[Texto proporcionado]:

* * * * *

Desde el albergue: Las pocas alternativas de la mujer

Obrero Revolucionario #1228, 8 de febrero, 2004, posted at rwor.org

El OR recibió esta carta de una lectora.

El calor sube del pavimento como de un horno, y el sudor me escurre por la frente. Me siento en el suelo y me recargo en los ásperos ladrillos del muro.

El calorón penetra todo. Sube de la banqueta asquerosa y se revuelve con el olor a sudor y a pobreza. Lo que más adoro en la vida, mi hijo Cody, está a mi lado.

Todo lo que poseo lo traigo en cuatro bolsas que con trabajos cargo, esparcidas a mi alrededor como pedazos de mi vida. No puedo dejarlas ni un segundo. Cuando voy al baño entiendo lo que es ser un refugiado.

Estoy tan enferma que a duras penas camino. Las coyunturas de los huesos se me hinchan y trato de no pensar en el dolor. El resuello se me viene rápido.

Mi hijo me dice que tiene sed y calor. Y hambre. No tengo respuesta. Me parecen muy altas las gradas para subir a echarle agua al bote. Me echo encima de una bolsa grande de mi ropa, y espero.

Cody pide permiso de subir a llenar el bote. Me da pánico la idea de perderlo de vista. ¿Se me perderá también en medio de esta pesadilla? ¿Y si eso ocurre, si algo le pasa a él, qué me quedará? Pero, quiéralo o no, uno de nosotros dos tiene que ir a buscar agua. Me quedo a cuidar las bolsas. En unos minutos, él regresa con el agua y unos dulces que le regalaron, y se sienta conmigo, encima de la mochila gastada.

De repente me doy cuenta de que a la vuelta de la esquina, en la sombra, la banqueta está apiñada de mujeres que también esperan el autobús para el albergue de mujeres. Levantamos las cosas y nos acercamos.

* * * * *

[Sección de datos]:
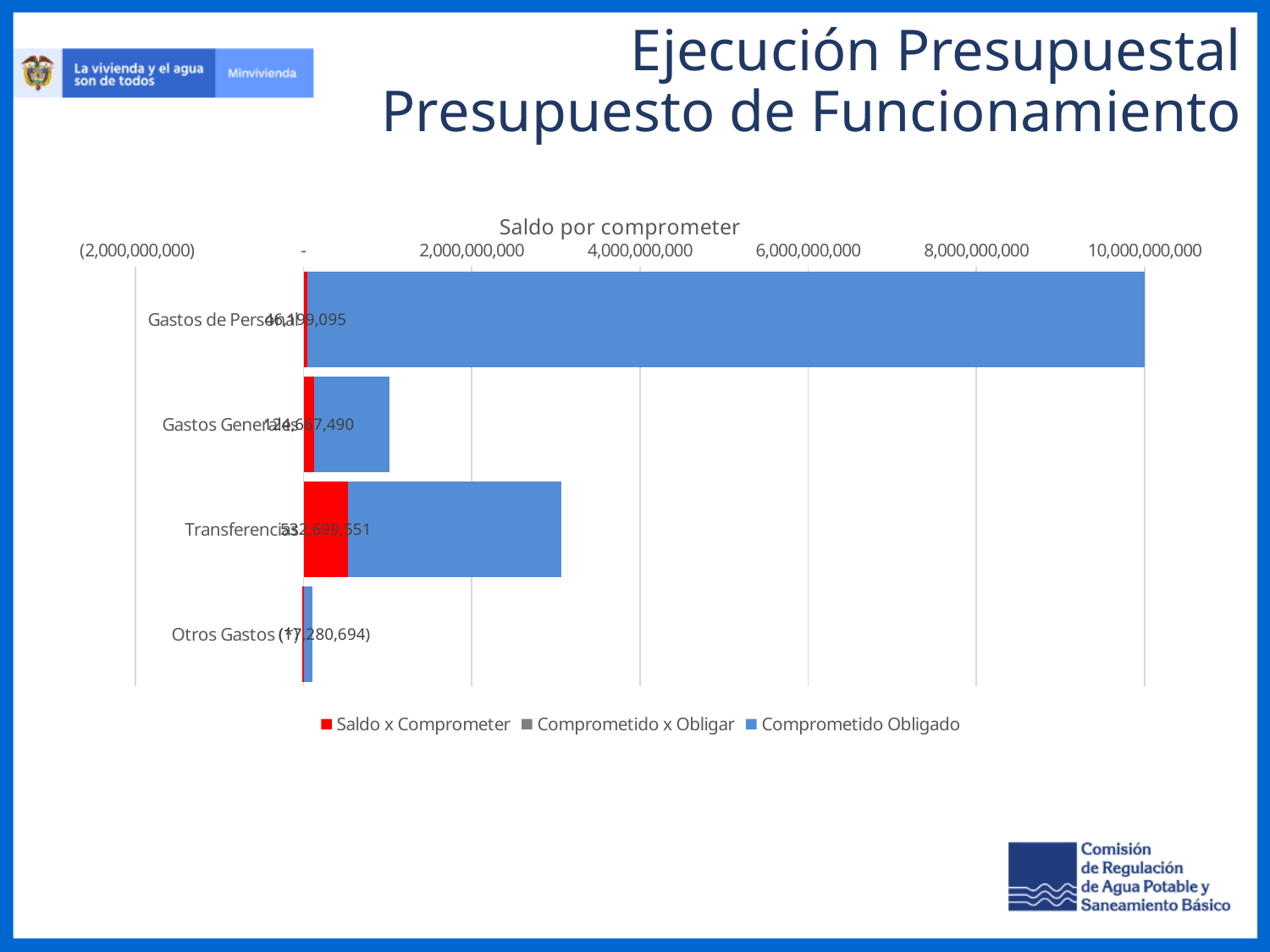
How many categories are plotted on the chart? 4 Which series is shown in red in the legend? Saldo x Comprometer Is the Comprometido Obligado value for Gastos de Personal greater or less than 8,000,000,000? greater What is the title of the chart? Saldo por comprometer Is the Comprometido Obligado value for Transferencias greater or less than 4,000,000,000? less Is the Comprometido Obligado value for Gastos Generales greater or less than 2,000,000,000? less How many series does the legend list? 3 Which category has the smallest Comprometido Obligado bar? Otros Gastos (*) Which has the larger Comprometido Obligado bar, Transferencias or Gastos Generales? Transferencias Which category has the largest Comprometido Obligado bar? Gastos de Personal What is the data label shown for Transferencias? 532,699,551 What kind of chart is shown on the slide? bar chart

* * * * *

[Sobre el ejercicio]: Por favor, reproduce sin cambios el fragmento de la carta desde el albergue que va desde "El calor sube" hasta "ladrillos del muro.", ambos incluidos.

[Resultado de la tarea]:
El calor sube del pavimento como de un horno, y el sudor me escurre por la frente. Me siento en el suelo y me recargo en los ásperos ladrillos del muro.